I have a mighty brite also. I ordered a headlight from ebay the other day. Got 2 of them for 9.99. There are 19 led lights in the headlight. It is adjustable and appears to be lightweight. They seem to be on there a lot. I didn't win the first auction and then they popped right back on there again. The auction ended fairly quickly so you didn't have to wait days for it to end. Paid with paypal. Was pretty easy. If nothing else it will be good in case of emergency. lol. the electric goes out quite a bit around here, especially in the spring.


----------



## pattyfris (Nov 13, 2008)

Right now on www.woot.com, 3 led booklikghts for 1.99 + 5.00 shipping


----------



## drenee (Nov 11, 2008)

Someone started an earlier thread about that.
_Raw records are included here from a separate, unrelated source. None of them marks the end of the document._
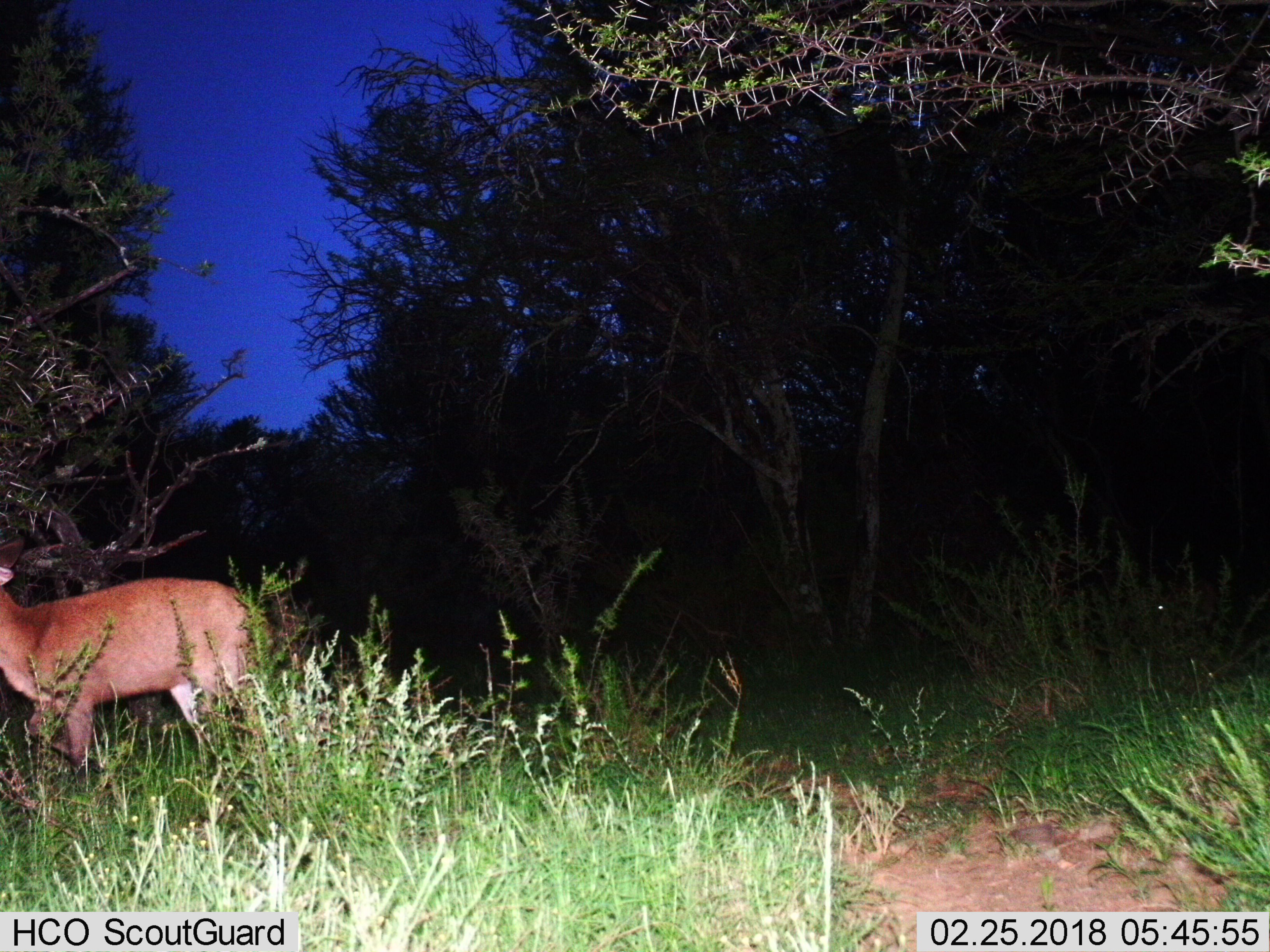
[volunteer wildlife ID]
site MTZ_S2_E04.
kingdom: Animalia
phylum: Chordata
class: Mammalia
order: Artiodactyla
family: Bovidae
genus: Sylvicapra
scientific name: Sylvicapra grimmia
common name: common duiker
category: duikercommongrey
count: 1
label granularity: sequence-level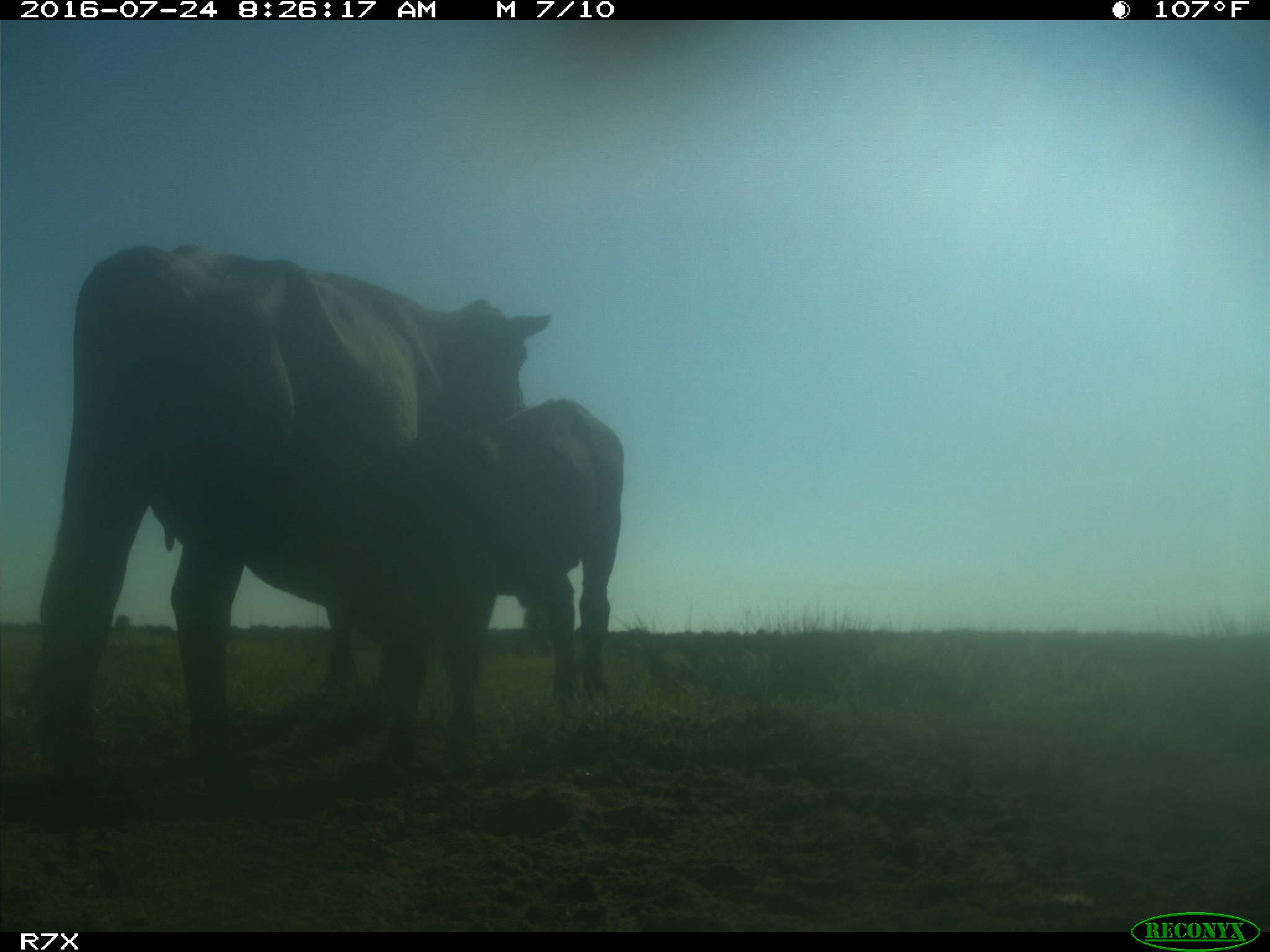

Perhaps one of the mods will stop in and put the two threads together.
http://www.kboards.com/index.php/topic,3827.0.html


----------



## mom133d (aka Liz) (Nov 25, 2008)

I'm in for one.


----------



## robin.goodfellow (Nov 17, 2008)

They're sold out!  I can't believe it!

Not that I really need one, b/c mom found me a little mermaid book light at books a million the other day.  Bless her heart, she's always afraid I'll go blind reading in the dark.  And this one is cute, b/c Ariel is propping the book up with her fin.  But these would have been very handy.


----------



## drenee (Nov 11, 2008)

Little lights that clip like that are also available at sports stores.  I know that Cabelas has had one, albeit, not at Woot's price.  I believe Dick's also has a version.  Have not personally used them, but my boyfriend has.  He likes to clip them to his ballcap.


----------



## Kind (Jan 28, 2009)

I was expecting the new kindle to have a built in light


----------



## thresel (Nov 3, 2008)

I am doing something weird for a book light.  I bought an ear light-it's supposed to hook over your ear.  I hook it on my shirt and it works great.  I like it better than having a light hanging on my kindle and it is really small.  I keep it in a little draw string bag in my purse.  I thought I'd pass this idea on.


----------



## speters (Feb 18, 2009)

I got nine of these on a whim even though they don't look particularly Kindle friendly. I'll let you know!


----------